++++ EXTRAIT DU DOCUMENT ++++

Isabelle Sicotte nous raconte comment, à la suite des funérailles de son conjoint, « la grande famille du camp Olier », leurs amis et leurs proches, guitares en bandoulière, chantaient les mélodies du « carnet de chants », dont plusieurs composées par Jules.

Transmission naturelle

On parle souvent des valeurs transmises par le camp. Clément croit qu’il s’agit d’une transmission naturelle.

On vit en commune, dans le plaisir. Y a rien de forcé. On le fait parce qu’on a envie, ce sont des valeurs très familiales.

Clément

Liliane acquiesce : « T’arrives au camp, tu ne te définis plus par ta popularité à l’école, t’es comme une nouvelle personne, c’est un nouveau souffle. Un endroit où il n’y a pas de jugement. »

Pour Judith, la fermeture du camp Olier, cet été, a été plus difficile à accepter. C’est que la jeune fille de 17 ans devait faire ses débuts comme monitrice. « C’est frustrant, admet-elle. Ça demande beaucoup de préparation, penser aux jeux, aux activités. Je travaillais là-dessus depuis le mois de février, c’est sûr que j’avais hâte de voir le résultat... J’espère que l’année prochaine, ça va fonctionner. »

PHOTO FOURNIE PAR ISABELLE SICOTTE

Scène de la vie quotidienne au camp Olier

La benjamine de la famille, Mylène, est déçue. Peut-être la plus déçue d’entre tous. Depuis l’âge de 7 ans qu’elle se rend au camp Olier tous les étés. Cette année, elle devait changer de groupe pour passer chez les « grandes » – les Pionnières (de 13 à 15 ans). Comme son grand frère, c’est là qu’elle a rencontré ses meilleures amies.

« Ne pas les voir cet été, c’est comme mettre un couteau dans notre amitié ! », illustre-t-elle. On s’est contactés, c’est sûr qu’on va quand même essayer de se voir, mais c’est pas pareil. »

++++ DONNÉES D'ENTRÉE ++++

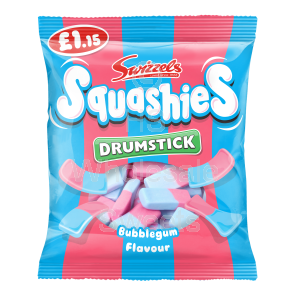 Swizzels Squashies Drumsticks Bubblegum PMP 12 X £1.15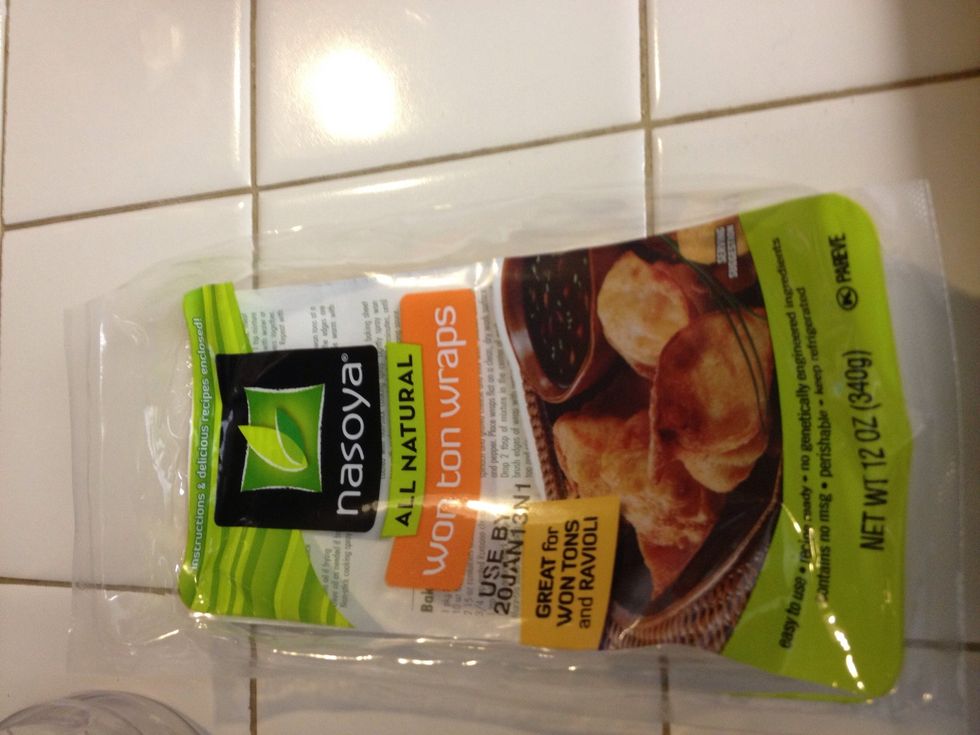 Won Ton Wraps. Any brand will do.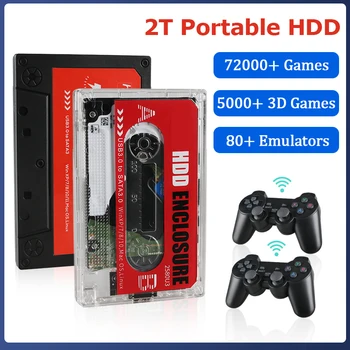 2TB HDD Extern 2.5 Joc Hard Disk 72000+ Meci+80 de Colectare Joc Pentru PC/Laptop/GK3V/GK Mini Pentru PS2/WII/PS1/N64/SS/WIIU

++++
++++ DONNÉES D'ENTRÉE ++++

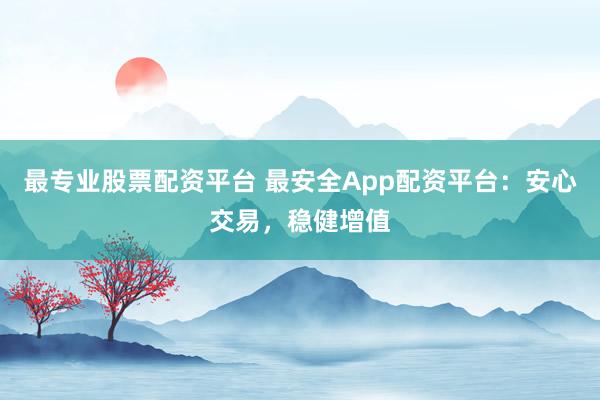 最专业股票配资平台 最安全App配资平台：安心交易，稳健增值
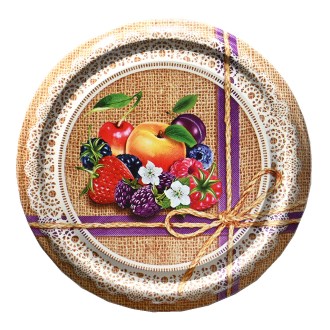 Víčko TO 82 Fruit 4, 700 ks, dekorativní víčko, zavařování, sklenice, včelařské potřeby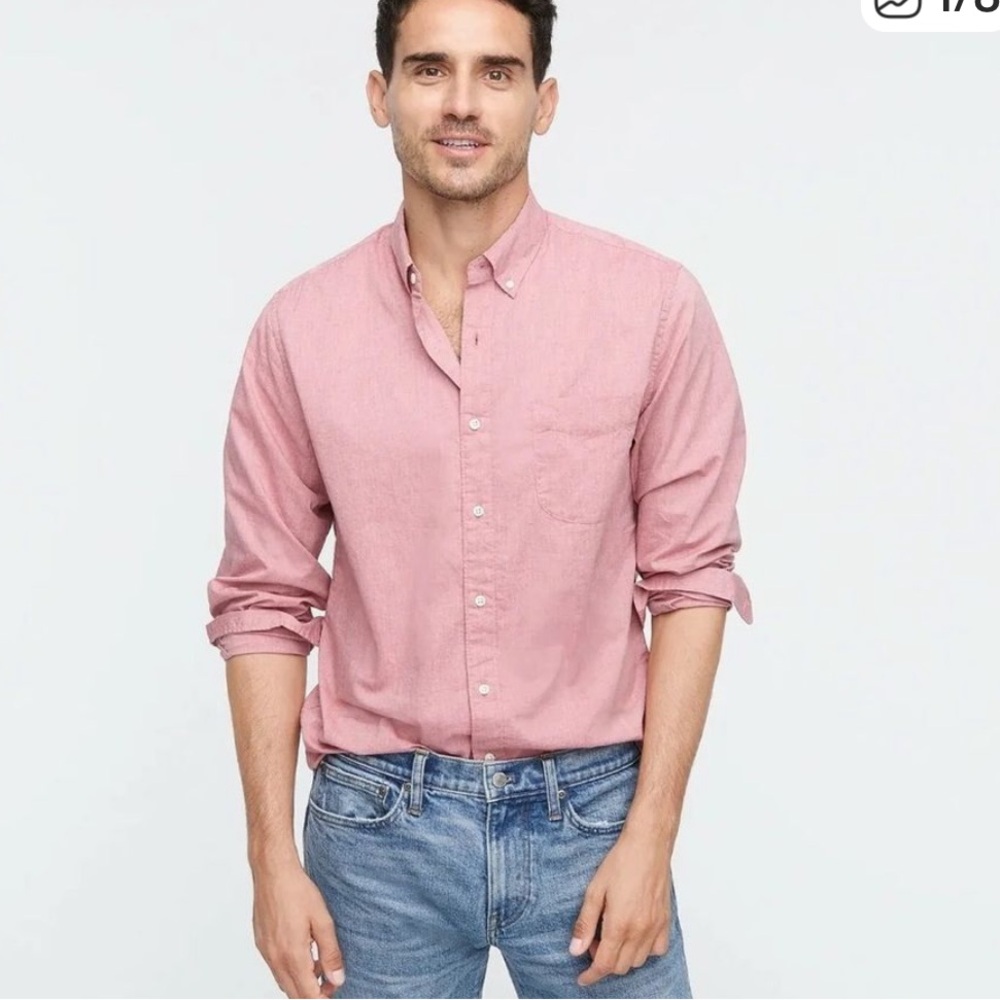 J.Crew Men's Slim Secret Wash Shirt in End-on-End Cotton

++++

| CONSIGNE |
Relevez toutes les personnes désignées par leur nom ou leur prénom dans l'extrait sur le camp Olier.

| RÉPONSE |
Isabelle Sicotte, Jules, Clément, Liliane, Judith, Mylène